A new Telegram group promoting “crypto investment opportunities” has surfaced under the name “MyWealth Method”, reviving a brand already at the centre of enforcement action and ongoing investigations by the Financial Sector Conduct Authority.

The group began adding members rapidly in early February. Its description promises a gateway to “financial freedom” through decentralised finance (DeFi) opportunities. One message announces: “We are open for business. Don’t let this opportunity slip away, secure your spot today!”

A pinned message promotes a blockchain investment project and claims early investors will receive “exclusive access, rewards, and the opportunity to grow alongside a rapidly expanding ecosystem”. It adds the project is “backed by experienced developers and strategic partnerships” and offers “high-yield staking opportunities”.

Another message attributed to Schalk Botha addresses group members as “Dear Investors”, announcing what it describes as a new DeFi project that could deliver “exceptional returns to early investors”.

Members seeking more information are directed to contact the Telegram handle @SchalkBothaz.

Moonstone sent a private message to the account. The status indicated that the user had last been active on 24 February. Activity on the group also appears to have halted around that date, after a short period of heavy traffic in which several participants asked for their deposits to be confirmed.

The FSCA told Moonstone that it is aware of the development.

“The FSCA is aware of the existence of a Telegram group, linked to MyWealth entities, and allegedly promoting investment opportunities.”

The Authority said that once its investigation is concluded, “if the findings of the investigation demonstrate that there were contraventions of any financial sector law, the FSCA will consider publishing another press release to inform members of the public of the outcomes of the investigation”.

Moonstone last encountered Botha’s name in an FSCA warning issued in June 2024, when the Authority said it was investigating MyWealth Legatus (Pty) Ltd and its directors, Charl Coetzee and Botha, to determine whether they were conducting unregistered financial services or banking activities.

Moonstone sent a media query to known contact addresses for Botha, asking whether he started the Telegram group or whether his profile may have been misused, but no response had been received at the time of publication.

Enforcement action against the original MyWealth entities

The resurfacing of the MyWealth name comes after regulatory action that began more than two years ago.

In March 2024, the FSCA imposed administrative penalties exceeding R73 million on MyWealth Method (Pty) Ltd and MyWealth DIAS (Pty) Ltd.
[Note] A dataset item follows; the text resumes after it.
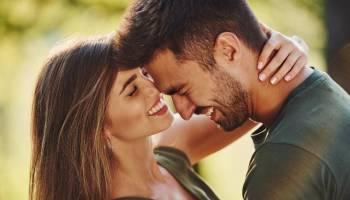 7-virtudes-que-no-pueden-faltar-en-el-matrimonio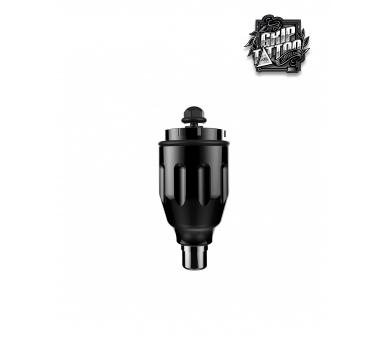 SPEKTRA EDGE X - BLACK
The Authority concluded that the entities had unlawfully issued, marketed, and sold shares in MyWealth DIAS to members of the public.

Read: FSCA fines MyWealth DIAS and MyWealth Method more than R73m

According to the Authority, investors were persuaded to buy shares through the MyWealth Method platform, with promises of returns of up to 400%. Withdrawal requests were not honoured and investors ultimately lost both their capital and the promised returns.
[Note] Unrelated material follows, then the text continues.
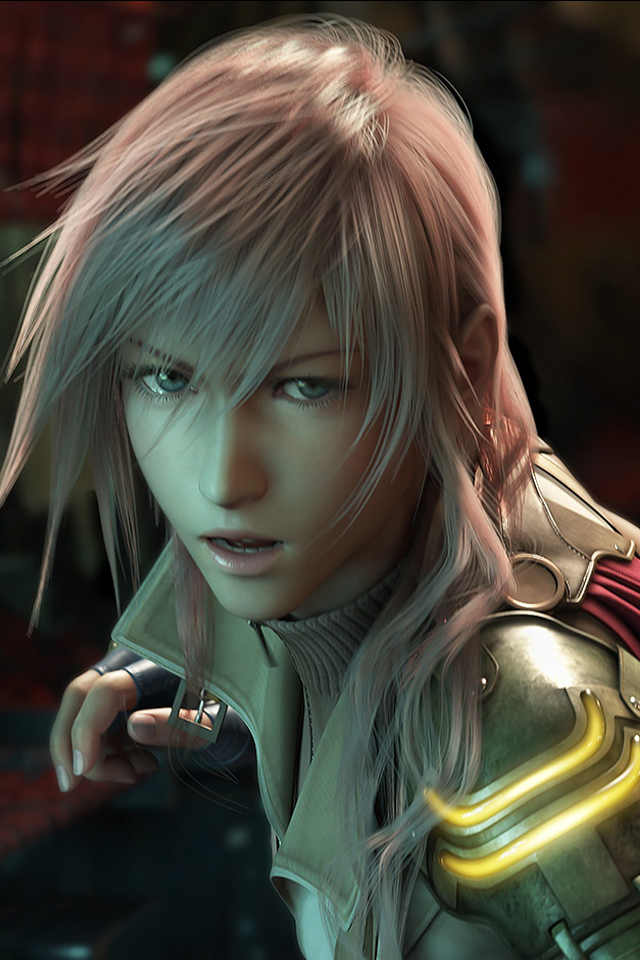 Final Fantasy XIII iPhone wallpaper 640x960 640x960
The FSCA stated there was no legitimate financial product generating the purported returns and that the operation functioned as a Ponzi scheme. It also found that the entities had misrepresented themselves as being authorised by the Authority.

The Authority said MyWealth Method contravened section 7(1)(a) of the Financial Advisory and Intermediary Services Act, while both entities contravened section 11(1) of the Banks Act.

Administrative penalties of R58.8m were imposed on MyWealth Method and R15.1m on MyWealth DIAS.

The FSCA also debarred Coetzee for 20 years.

Tribunal challenges and enforcement status

The enforcement process has not yet fully run its course.

The FSCA confirmed to Moonstone that the administrative penalty against MyWealth Method remains in force, although it has not been paid. No reconsideration application was lodged with the Financial Services Tribunal in relation to that penalty.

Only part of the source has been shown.